During a loved one’s stay in intensive care, it’s not unusual to feel a little helpless in the face of the situation. The new world of intensive care, the uncertainty of the situation and the anxiety in which you may find yourself, are not easy circumstances in which to find your place and your role, especially in the midst of an expert team that is often very active and present in the early stages. In a society that values action and rapid problem-solving, it’s not always easy. Yet there are many useful things you can do to support your loved one.
One of the first simple things you can do for your hospitalized loved one is to bring a few personal items:
If the patient is conscious, don’t hesitate to bring them something to occupy themselves with in a restful way: even great intellectuals often have trouble concentrating on their books while being in intensive care! Simple reading, music, and even entertaining movies and TV shows can help them get away from it all.
Whatever their state of consciousness, it is always useful to bring them :
-Their favorite perfume,
-Personal toiletries (shower gel, shampoo and conditioner, razor, hairbrush…),
– Something to keep their skin moisturized (cream, massage oil),
-But also possibly a blanket or a stole (washable!) that he or she likes
This allows the teams to individualise care even if the patient is in coma, and it also allows your loved one to regain some familiarity as soon as they regain consciousness. This will be very valuable to them.
Sometimes it’s hard to know what to say at the bedside of a loved one who is in a coma or who can’t respond to you because of mechanical respiration. You can give them news about their friends, family, events related to their interests.
You can also share memories of vacations, common experiences, good times spent with him or her, or share plans for after resuscitation.
of everything and nothing, as if he or she was discussing it with you. Do not hesitate to tell them your daily life, unimportant anecdotes: everything that can help them to find again a foot in the reality or to escape from critical care is good to take!

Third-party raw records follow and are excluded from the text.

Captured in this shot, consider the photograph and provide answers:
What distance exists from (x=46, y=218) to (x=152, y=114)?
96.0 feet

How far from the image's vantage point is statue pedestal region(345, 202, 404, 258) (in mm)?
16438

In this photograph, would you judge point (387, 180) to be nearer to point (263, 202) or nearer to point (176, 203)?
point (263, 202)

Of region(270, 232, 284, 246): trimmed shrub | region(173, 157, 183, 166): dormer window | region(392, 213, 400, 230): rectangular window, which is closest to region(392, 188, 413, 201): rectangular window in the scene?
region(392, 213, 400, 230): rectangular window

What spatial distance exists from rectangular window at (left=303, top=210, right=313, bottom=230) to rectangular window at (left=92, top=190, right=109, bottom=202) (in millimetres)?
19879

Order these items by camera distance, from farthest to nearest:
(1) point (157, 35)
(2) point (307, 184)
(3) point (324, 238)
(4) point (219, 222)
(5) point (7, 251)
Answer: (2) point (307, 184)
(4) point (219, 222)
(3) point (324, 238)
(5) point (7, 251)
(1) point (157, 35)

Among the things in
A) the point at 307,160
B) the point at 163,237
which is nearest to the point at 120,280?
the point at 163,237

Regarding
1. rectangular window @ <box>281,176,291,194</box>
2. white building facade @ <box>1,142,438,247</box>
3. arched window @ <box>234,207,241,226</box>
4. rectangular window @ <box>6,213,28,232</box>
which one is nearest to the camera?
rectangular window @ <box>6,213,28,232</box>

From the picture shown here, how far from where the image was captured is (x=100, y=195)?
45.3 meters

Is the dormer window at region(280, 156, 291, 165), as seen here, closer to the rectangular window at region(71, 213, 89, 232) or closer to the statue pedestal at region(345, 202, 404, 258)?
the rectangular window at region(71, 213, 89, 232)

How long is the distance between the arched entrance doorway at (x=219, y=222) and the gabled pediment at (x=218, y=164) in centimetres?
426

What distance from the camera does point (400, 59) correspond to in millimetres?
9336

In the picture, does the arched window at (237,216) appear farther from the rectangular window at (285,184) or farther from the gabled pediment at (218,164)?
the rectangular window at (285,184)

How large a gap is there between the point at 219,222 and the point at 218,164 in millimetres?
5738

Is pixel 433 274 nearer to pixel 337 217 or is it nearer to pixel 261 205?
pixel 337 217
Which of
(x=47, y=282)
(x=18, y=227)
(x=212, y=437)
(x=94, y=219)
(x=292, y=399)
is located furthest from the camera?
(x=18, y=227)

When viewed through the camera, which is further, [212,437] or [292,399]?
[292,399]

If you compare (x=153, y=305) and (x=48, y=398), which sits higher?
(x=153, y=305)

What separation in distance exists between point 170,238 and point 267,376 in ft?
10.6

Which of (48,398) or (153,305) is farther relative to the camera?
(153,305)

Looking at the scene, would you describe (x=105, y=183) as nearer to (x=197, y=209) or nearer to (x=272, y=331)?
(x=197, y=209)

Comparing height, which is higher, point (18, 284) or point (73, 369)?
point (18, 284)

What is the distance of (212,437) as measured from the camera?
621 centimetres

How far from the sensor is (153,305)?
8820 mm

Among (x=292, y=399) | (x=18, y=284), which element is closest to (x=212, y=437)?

A book, a poem, a magazine, messages from theirloved ones… Even if their condition does not allow them to integrate the details of your readings, a known voice is always useful in difficult moments.
If you are a musician, you can play yourself of course, but more simply, you can bring them something to listen to music: small radio, headphones, …
Your sensitivity as a relative will be of great help to caregivers for better detection of possible pain and lack of comfort that the patient can suffer from, but it is also very important not to focus on this: the patient is immersed all day in the unpleasant world of critical care, your greatest asset will be to help him escape by thought in conversations or daydreams that you will know how to personalize according to his interests and wishes!
Even if your loved one is conscious, communication may still be difficult, especially if he or she is intubated because he or she will not be able to speak. In this case, if his condition allows it, he will be able to write or spell a word by pointing to letters or numbers or words that you have written beforehand. Don’t hesitate to ask closed questions (where the answer is yes or no) to allow them to answer simply.
You can also personalize the walls of the room, with the agreement of the nursing staff: bringing pictures and drawings can maintain a link with the outside world and provide some support.
Keeping a journal (
see the dedicated section
) can be a great help to your loved one if he or she goes through a period of coma, sedation or confusion.
The stay in the intensive care unit is a strange time for the patient, especially if he or she goes through one or more phases of coma or confusion. He or she may have hallucinations, or imagine things: it is not uncommon for patients to have delusions that are the consequence of the disease or of the treatments put in place. This will disappear as their condition improve, but they may have strange memories of it: don’t hesitate to discuss this with them.
Allowing them to verbalize hallucinations or anxieties by reassuring them can allow them to regain some calm during his stay and Talking about it after discharge can also reassure the patient that what is called “critical care delirium” is a sometimes unpleasant but completely normal event!